Petition Closed

For nearly three years, HEARD has reported on systemic abuse of deaf, deaf-blind, blind, elderly and disabled prisoners in the Florida Department of Corrections (DOC).  HEARD’s efforts have helped initiate a formal investigation by the U.S. Department of Justice that as of the writing of this petition is still ongoing. Sadly, the Florida Department of Corrections still has not addressed widespread abuse of prisoners with disabilities.  In fact, abuse has worsened, and the DOC has blocked HEARD’s incoming and outgoing mail, and proposed a rule that, if adopted, would ban prisoners and their advocates from maintaining an Internet presence on any website.

HEARD's founder sent the following oped about this abuse to major news media in May of this year:


Dear Editor:

The abuse experienced by deaf prisoners housed in the Florida Department of Corrections defies imagination. HEARD's Deaf and Deaf-Blind Prisoner Database includes information on more than 400 men and women, in 38 states, the District of Columbia, and the Federal Bureau of Prisons. The abuse and violations occuring in Florida are, by far, the worst that we have seen.

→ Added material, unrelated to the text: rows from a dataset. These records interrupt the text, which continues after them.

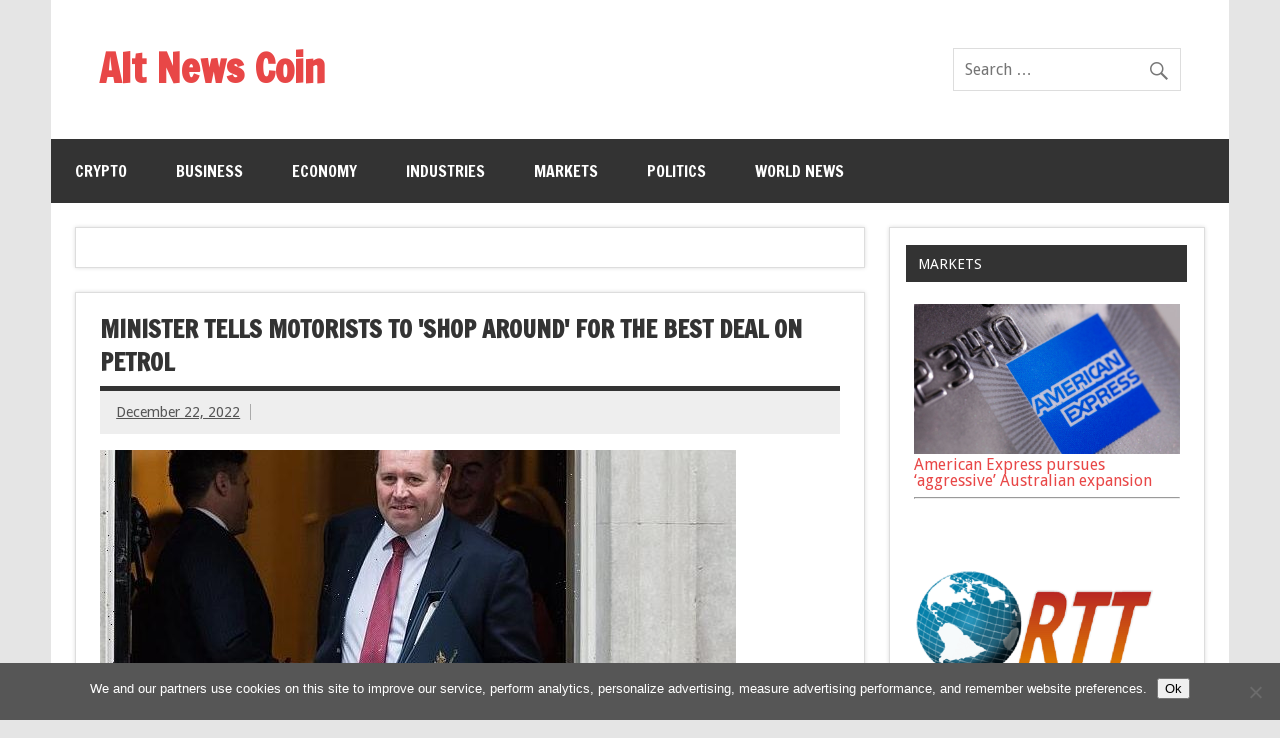

--- FILE ---
content_type: text/html; charset=utf-8
request_url: https://www.google.com/recaptcha/api2/aframe
body_size: 267
content:
<!DOCTYPE HTML><html><head><meta http-equiv="content-type" content="text/html; charset=UTF-8"></head><body><script nonce="L_IQDdlZ4wKjP-d2F2CuNQ">/** Anti-fraud and anti-abuse applications only. See google.com/recaptcha */ try{var clients={'sodar':'https://pagead2.googlesyndication.com/pagead/sodar?'};window.addEventListener("message",function(a){try{if(a.source===window.parent){var b=JSON.parse(a.data);var c=clients[b['id']];if(c){var d=document.createElement('img');d.src=c+b['params']+'&rc='+(localStorage.getItem("rc::a")?sessionStorage.getItem("rc::b"):"");window.document.body.appendChild(d);sessionStorage.setItem("rc::e",parseInt(sessionStorage.getItem("rc::e")||0)+1);localStorage.setItem("rc::h",'1768672797787');}}}catch(b){}});window.parent.postMessage("_grecaptcha_ready", "*");}catch(b){}</script></body></html>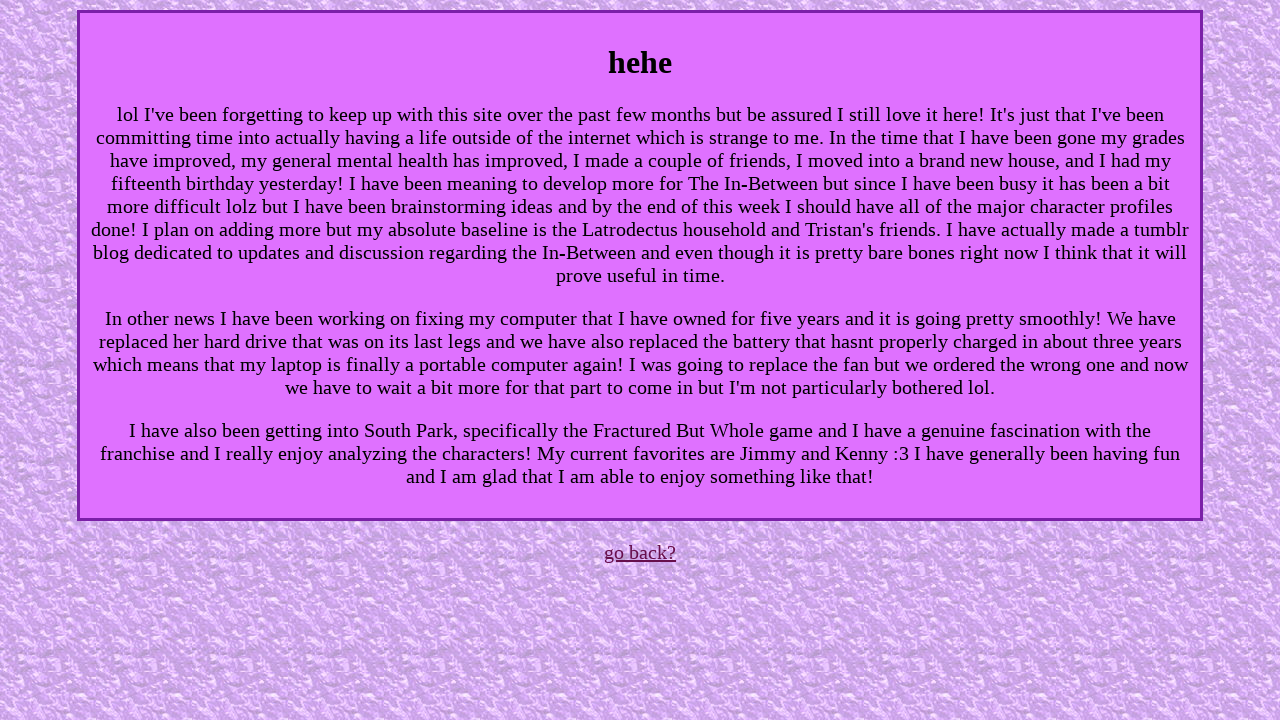

--- FILE ---
content_type: text/html
request_url: https://the-bat-house.neocities.org/blog/mar1423
body_size: 1194
content:
<!DOCTYPE html>
<html>
  <head>
    <meta charset="UTF-8">
    <meta name="viewport" content="width=device-width, initial-scale=1.0">
    <title>The web site of the-bat-house</title>
    <style> 
    body {
      background-image: url(https://sadhost.neocities.org/images/tiles/water7.jpg);
    background-repeat: repeat;}
    p {
      font-size: 20px;}
    a {
      color: #670F4C;
    }
    .maincontainer {
      width: 1100px;
      border:3px solid #7B20A8;
      background-color: #DF71FF;
      margin: 10px;
      padding: 10px;
      }
      .flexbox {
        display: flex;
      }
    </style>
  </head>
  <body>
<center>
<div class="maincontainer">
<h1>hehe</h1>
<p> lol I've been forgetting to keep up with this site over the past few months but be assured I still love it here! It's just that I've been committing time into actually having a life outside of the internet which is strange to me. In the time that I have been gone my grades have improved, my general mental health has improved, I made a couple of friends, I moved into a brand new house, and I had my fifteenth birthday yesterday! I have been meaning to develop more for The In-Between but since I have been busy it has been a bit more difficult lolz but I have been brainstorming ideas and by the end of this week I should have all of the major character profiles done! I plan on adding more but my absolute baseline is the Latrodectus household and Tristan's friends. I have actually made a tumblr blog dedicated to updates and discussion regarding the In-Between and even though it is pretty bare bones right now I think that it will prove useful in time.</p>
<p>In other news I have been working on fixing my computer that I have owned for five years and it is going pretty smoothly! We have replaced her hard drive that was on its last legs and we have also replaced the battery that hasnt properly charged in about three years which means that my laptop is finally a portable computer again! I was going to replace the fan but we ordered the wrong one and now we have to wait a bit more for that part to come in but I'm not particularly bothered lol.</p>
<p>I have also been getting into South Park, specifically the Fractured But Whole game and I have a genuine fascination with the franchise and I really enjoy analyzing the characters! My current favorites are Jimmy and Kenny :3 I have generally been having fun and I am glad that I am able to enjoy something like that!</p>
</div>
<a href="https://the-bat-house.neocities.org/blog/bloghub.html"><p>go back?</p></a>
  </body>
</html>
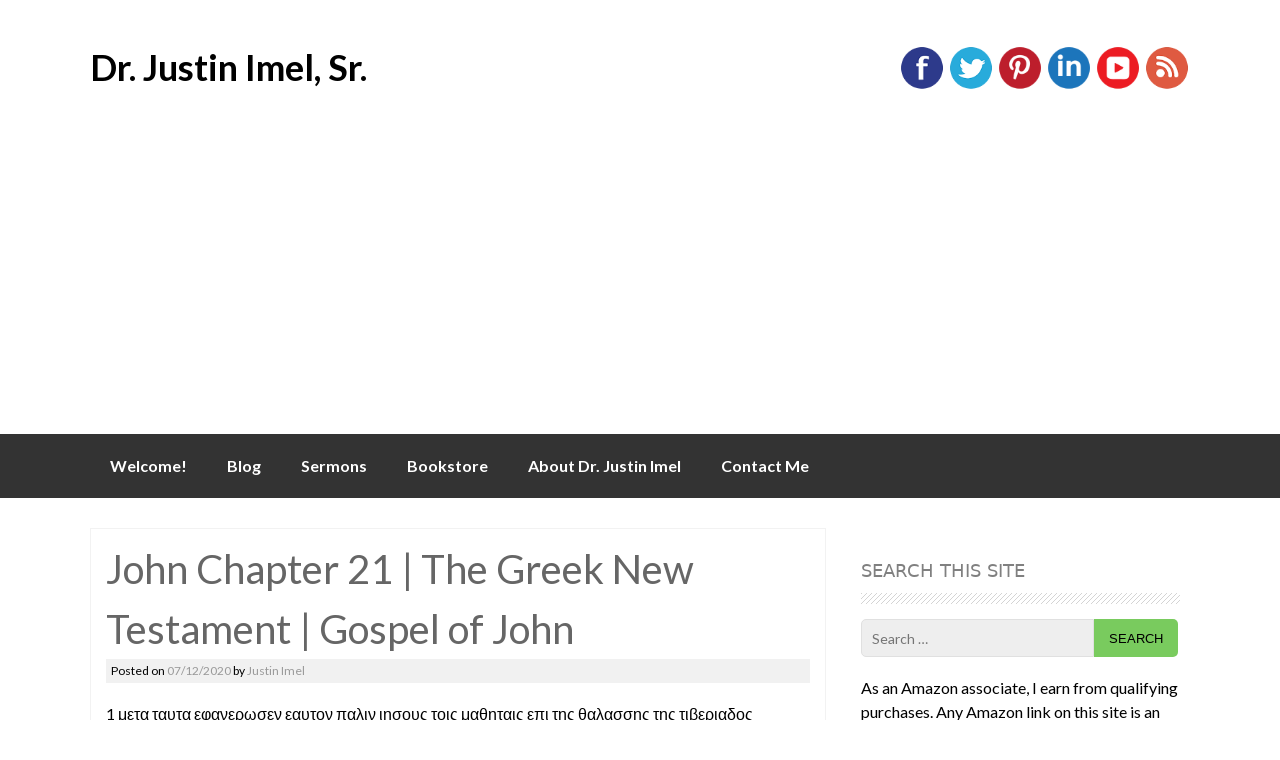

--- FILE ---
content_type: text/html; charset=utf-8
request_url: https://cleanmediaadserver.com/get/au/?AUID=CANAdUnitID909148620230421T093842570C2564289004A486BBE93112AACC41BBA_1769342984828&AULU=909148620230421T093842570C2564289004A486BBE93112AACC41BBA&isMobile=0&dname=https%3A//drjustinimelsr.com/2020/07/12/john-chapter-21-the-greek-new-testament-gospel-of-john/&pwidth=704&CANVisitorID=9606760320&pvid=0&isCurrentlyInView=0&CANVisitorIsChristian=0&CANVisitorIsCatholic=0&furl=https%3A//drjustinimelsr.com/2020/07/12/john-chapter-21-the-greek-new-testament-gospel-of-john/&rurl=&cachebust=1769342984831
body_size: 295
content:
CMNPSLookup='';CANRunADUnitSub("CANAdUnitID909148620230421T093842570C2564289004A486BBE93112AACC41BBA_1769342984828", [], CANDomainValidFormat([{"isValid":false,"BackupAdCode":"","PublisherSiteID":0,"ThirdPartyAdUnitLookupID":"","adheight":null,"adwidth":null,"adsizeid":null,"BackupTypeId":null,"HBParameters":"","MinCPM":null,"AdUnitSizeID":null,"SiteIsCatholic":false,"SiteIsChristian":false,"PSLookupID":""}]));

--- FILE ---
content_type: text/html; charset=utf-8
request_url: https://cleanmediaadserver.com/get/au/?AUID=CANAdUnitID909148620230405T11324951073CE14B9E33B4BDCB3CC53DEBB50CEB3_1769342984843&AULU=909148620230405T11324951073CE14B9E33B4BDCB3CC53DEBB50CEB3&isMobile=0&dname=https%3A//drjustinimelsr.com/2020/07/12/john-chapter-21-the-greek-new-testament-gospel-of-john/&pwidth=319&CANVisitorID=9606760320&pvid=0&isCurrentlyInView=1&CANVisitorIsChristian=0&CANVisitorIsCatholic=0&furl=https%3A//drjustinimelsr.com/2020/07/12/john-chapter-21-the-greek-new-testament-gospel-of-john/&rurl=&cachebust=1769342984846
body_size: 186
content:
CMNPSLookup='';CANRunADUnitSub("CANAdUnitID909148620230405T11324951073CE14B9E33B4BDCB3CC53DEBB50CEB3_1769342984843", [], CANDomainValidFormat([{"isValid":false,"BackupAdCode":"","PublisherSiteID":0,"ThirdPartyAdUnitLookupID":"","adheight":null,"adwidth":null,"adsizeid":null,"BackupTypeId":null,"HBParameters":"","MinCPM":null,"AdUnitSizeID":null,"SiteIsCatholic":false,"SiteIsChristian":false,"PSLookupID":""}]));

--- FILE ---
content_type: text/html; charset=utf-8
request_url: https://www.google.com/recaptcha/api2/aframe
body_size: 266
content:
<!DOCTYPE HTML><html><head><meta http-equiv="content-type" content="text/html; charset=UTF-8"></head><body><script nonce="vaoegETICEM9POq9IpsBdw">/** Anti-fraud and anti-abuse applications only. See google.com/recaptcha */ try{var clients={'sodar':'https://pagead2.googlesyndication.com/pagead/sodar?'};window.addEventListener("message",function(a){try{if(a.source===window.parent){var b=JSON.parse(a.data);var c=clients[b['id']];if(c){var d=document.createElement('img');d.src=c+b['params']+'&rc='+(localStorage.getItem("rc::a")?sessionStorage.getItem("rc::b"):"");window.document.body.appendChild(d);sessionStorage.setItem("rc::e",parseInt(sessionStorage.getItem("rc::e")||0)+1);localStorage.setItem("rc::h",'1769342985834');}}}catch(b){}});window.parent.postMessage("_grecaptcha_ready", "*");}catch(b){}</script></body></html>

Florida's most vulnerable prisoners — those who are deaf, deaf-blind, blind, elderly and mentally and physically disabled — are the victims of extreme violence and sexual abuse. We have reported these abuses for nearly three years to no avail. Specifically, this abuse has been reported to the governor, the current and former DOC secretaries, the Office of the Inspector General, the ADA Coordinator, and wardens and corrections officers. Still, terrible human and civil rights violations persist.

The DOC has systematically created a culture of fear and hopelessness for disabled prisoners. Its failure to provide accommodations for and protections to this population is beyond reproach. Many of Florida's deaf prisoners, fearful of brutal retaliation and assured of prison officials' apathy or complicity, have all but given up hope of living safe from fear of sexual and physical assault.

One deaf prisoner risked his life to report to the Inspector General horrendous physical and sexual abuse of other prisoners with disabilities at Tomoka Correctional Institution. This complaint resulted in at least two officers being fired and numerous prisoners being transferred out of the facility.

After the Inspector General's Office informed staff that this prisoner was responsible for the "anonymous" report, violence against prisoners with disabilities grew worse. Despite threats on his life by staff and prisoners alike, and despite requests from advocates not to send this prisoner back to Tomoka, the DOC did just that. He has not been heard from by any of those community members with whom he consistently maintains contact.

In addition to perpetuating human rights abuses against deaf prisoners, the DOC also fails to ensure adequate accommodations for prisoners with disabilities pursuant to the Americans with Disabilities Act and other state and federal laws that exist to protect the rights of people with disabilities.

The Florida Department of Corrections' actions and inactions are a mark of shame on the state and our nation.


Talila A. Lewis


HEARD will continue to share information with the public to raise awareness of ongoing human and civil rights abuses in the Florida Department of Corrections as we work to ensure that all prisoners are treated humanely and have equal access to programs and services.  You can help by contacting Warden Terry Royal, Secretary Michael Crews, Governor Rick Scott, and Florida Congressmen.

Letter to
Representative Ron DeSantis
Senator Bill Nelson
Senator Marco Rubio
and 6 others
Governor Richard Scott
U.S. House of Representatives
U.S. Senate
Florida Governor
Head Warden, Tomoka Correctional Institution Terry Royal
Secretary, Florida Department of Corrections Michael D. Crews
I am writing as a concerned citizen imploring you to take action to bring an end to abuse of prisoners with disabilities in the Florida Department of Corrections. Please use your authority to bring an end to violence against deaf, deaf-blind, blind, elderly and disabled prisoners in the Florida Department of Corrections in general, and Tomoka Correctional Institution, specifically.